Verbraucherschützer fordern Unterlassungserklärung der Telekom

08.07.2013 | 10:36 Uhr |

Damit die Telekom ihre DSL-Leitungen nicht noch weiter drosseln darf, fordern Verbraucherschützer aus Nordrhein-Westfalen nun, dass der Konzern eine Unterlassungserklärung unterschreibt.

Wie der Focus berichtet, will die Verbraucherzentrale in Nordrhein-Westfalen gegen die Drosselpläne der Telekom klagen. Zwar hat die Telekom ihre Pläne abgemildert - statt auf 384 Kbit/s soll nur noch auf 2 Mbit/s gedrosselt werden. Doch ein Sprecher der Verbraucherzentral NRW sieht "Wiederholungsgefahr". Darum fordert die Verbraucherzentrale, dass die Telekom eine Unterlassungserklärung unterzeichnet, welche künftige vergleichbare Drosselungen verbietet. Man wolle "ein Grundsatzurteil, das dem Verbraucher Sicherheit verschafft".

Kommentar: Liebe Telekom, das sehe ich nicht ein!

Die Verbraucherzentral NRW wird nicht das erste Mal im Rahmen der vieldiskutierten Telekom-Pläne aktiv. Bereits vor dem Zurückrudern der Telekom auf 2 Mbit/s Drosselung mahnte die Verbraucherzentrale die Telekom ab . Man sah eine unangemessene Benachteiligung der Verbraucher. Bei der Telekom sieht man das freilich anders - der Telekom-Chef René Obermann findet die DSL-Drossel gerecht.

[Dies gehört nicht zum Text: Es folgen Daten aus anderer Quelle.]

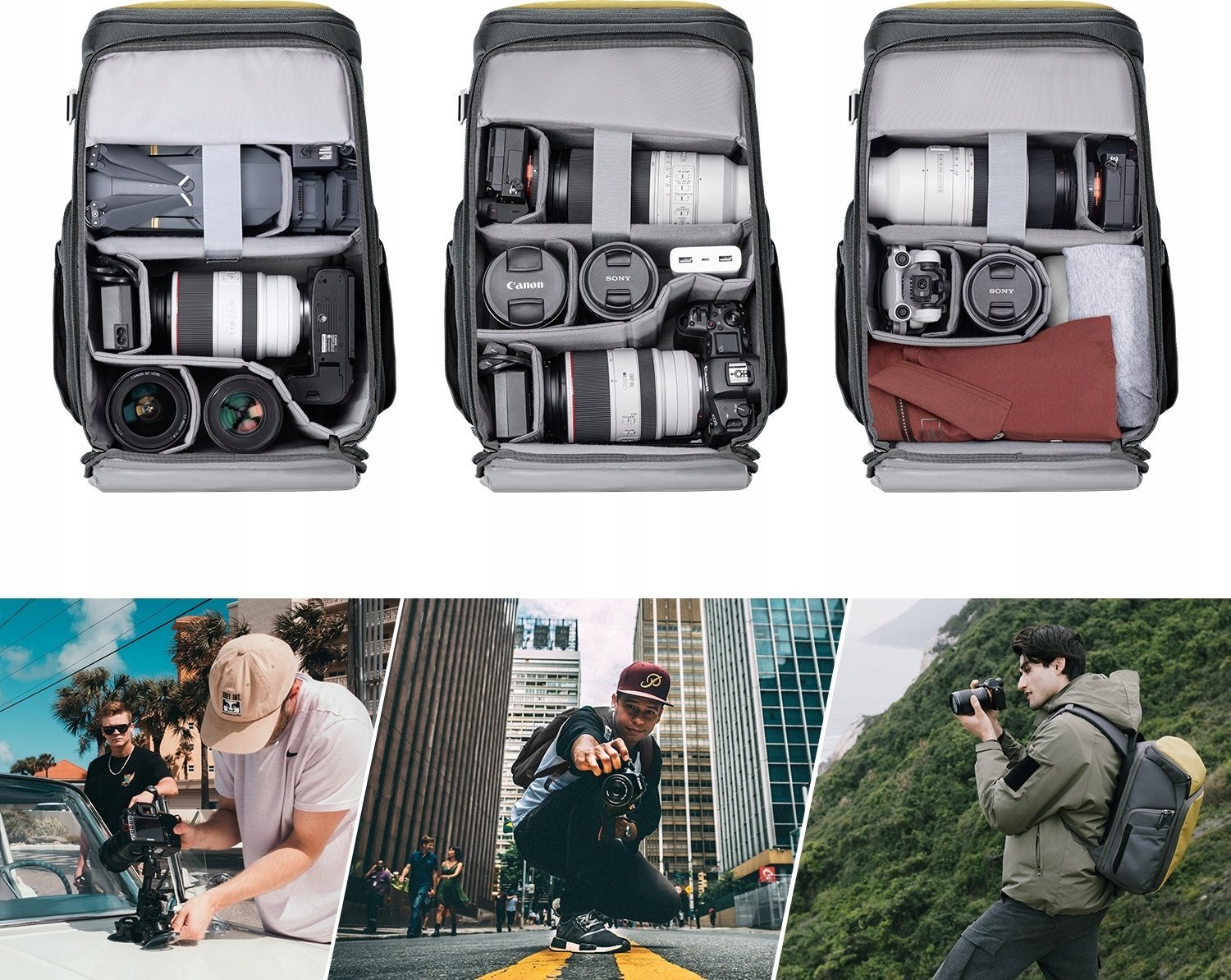 Ранец за фотографска опрема K&amp;F Concept KF13.128.v2, 25L, за Canon Nikon, сина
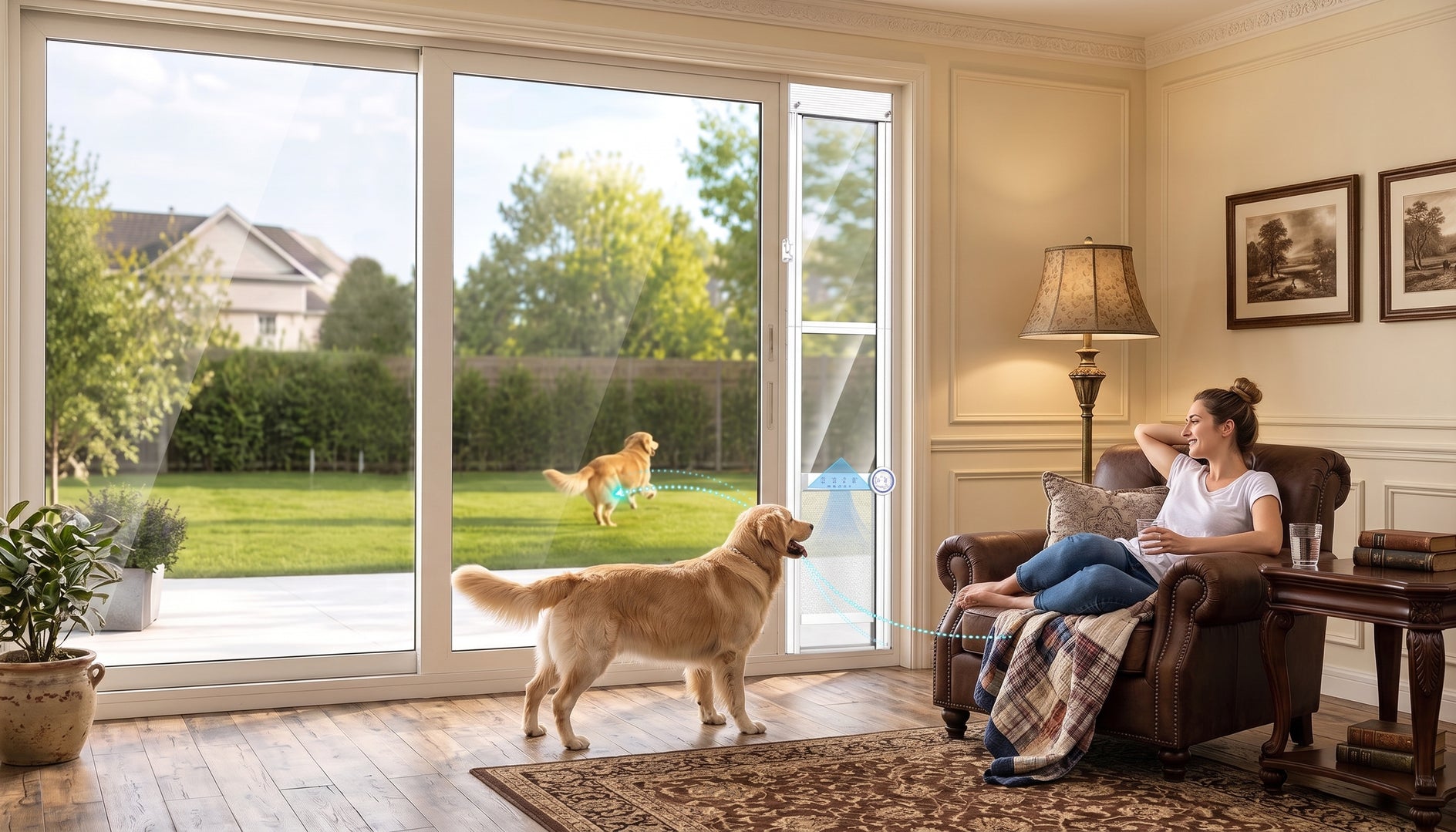 A woman relaxes in a brown leather armchair next to a large sliding glass door, while a golden retriever dog stands on a patterned area rug inside the room. Outside, another dog plays on a green backyard lawn.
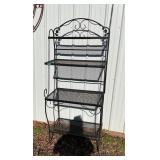 Black Wrought Iron Bakers Rack with Mesh Shelves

Die Telekom-DSL-Drosselung

Bereits jetzt findet sich der Passus in DSL-Verträgen mit der Telekom, dass beispielsweise bei DSL 16.000 ab 75 GB verbrauchtem Datenvolumen im Monat für den Rest des Monats die DSL-Geschwindigkeit stark gedrosselt wird. Bei schnelleren DSL-Tarifen schaltet die Telekom erst später auf Schneckentempo. Zwar beruhigt die Telekom, dass die Drossel erst 2016 technisch umgesetzt werde - doch 2016 werden die 2 Mbit/s aufgrund steigender Datenraten und einer Verlagerung vieler Daten in die Cloud noch weniger wert sein, als zum jetzigen Zeitpuntk. Dass die Telekom den eigenen Dienst Entertain von dieser Beschränkung ausklammert, handelt dem Konzern harsche Kritik ein - viele sehen die Netzneutralität verletzt. Denn warum einen anderen Dienst nutzen, wenn dieser am Datenvolumen saugt, und nicht gleich den Telekom-eigenen Dienst?